El machismo y sus expresiones son tan “normales” que pasan desapercibidas en el día a día; ni cuenta nos damos de que forman parte de nuestra visión del mundo. Es porque el machismo es estructural y está inserto en todos los ámbitos de los que participamos, es decir, en las estructuras llamadas familia, comunidad, sociedad, escuela, trabajo, política, y un largo etcétera.

Las expresiones de este machismo se refuerzan a través de generaciones que las van repitiendo sin detenerse a pensar en su significado, trascendencia y, sobre todo, daño.

Para ejemplo, una de ellas: “Así vas a salir, ¿sin arreglarte?” Frase que escuchamos en México las niñas, jóvenes, maduras, viejas, no importa la edad. La hemos dicho todas, todos y todes.

Esta expresión tan común se refiere a salir de casa sin emperifollarse, maquillarse, adornarse, peinarse, entaconarse; señala que hay algo fallado, de origen, en las mujeres que debe ser enmendado.

Esta imagen “natural”, de inicio “descompuesta”, que necesita ser reparada, es una imagen “impresentable” que corresponde con el estereotipo, este otro hijo del patriarcado que se ha ocupado férreamente en ubicarnos en un lugar de inferioridad con relación a los hombres. Y orienta a componerla con una serie de “arreglos” que cumplirán con el mandato de la época y la cultura.

Ese estereotipo “manda” a las mujeres “decorarse” con una serie de accesorios para agradar al sexo opuesto. Para ser femeninas también. Este mandamiento del pensamiento heteropatriarcal exige incluso una sexualización indispensable, que alcanza a las niñas y adolescentes.

Este “deber ser” mantiene a las mujeres esclavizadas. Absortas en mantenerse jóvenes, delgadas, sin arrugas ni canas. Ahora con nalgas y caderas protuberantes. Senos repletos de silicona. Cinturas diminutas posibles sólo con huesos extirpados. Esta dependencia cobra facturas altísimas emocionales, psicológicas y físicas que le han costado la vida a un sinfín de mujeres. Y una salud permanentemente comprometida en aras de esa exigencia estúpida y criminal.

Las diversas épocas documentadas dan cuenta de estos mandatos para las mujeres. Cómo su energía, pensamiento y tiempo se destina en su mayoría a esculpir el físico y diseñar la imagen, especialmente para “conquistar” al hombre. Y una energía alejada de su desarrollo personal, espiritual, profesional, laboral, académico. Además de una financiación económica permanente.

################

§ CONSIGNA:
Copia literalmente el fragmento del texto sobre el machismo cotidiano que empieza con las palabras "El machismo y" y termina con "sobre todo, daño.".

################

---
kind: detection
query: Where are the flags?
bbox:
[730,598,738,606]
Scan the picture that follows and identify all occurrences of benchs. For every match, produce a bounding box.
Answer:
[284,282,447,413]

################

§ SOLUCIÓN:
El machismo y sus expresiones son tan “normales” que pasan desapercibidas en el día a día; ni cuenta nos damos de que forman parte de nuestra visión del mundo. Es porque el machismo es estructural y está inserto en todos los ámbitos de los que participamos, es decir, en las estructuras llamadas familia, comunidad, sociedad, escuela, trabajo, política, y un largo etcétera.

Las expresiones de este machismo se refuerzan a través de generaciones que las van repitiendo sin detenerse a pensar en su significado, trascendencia y, sobre todo, daño.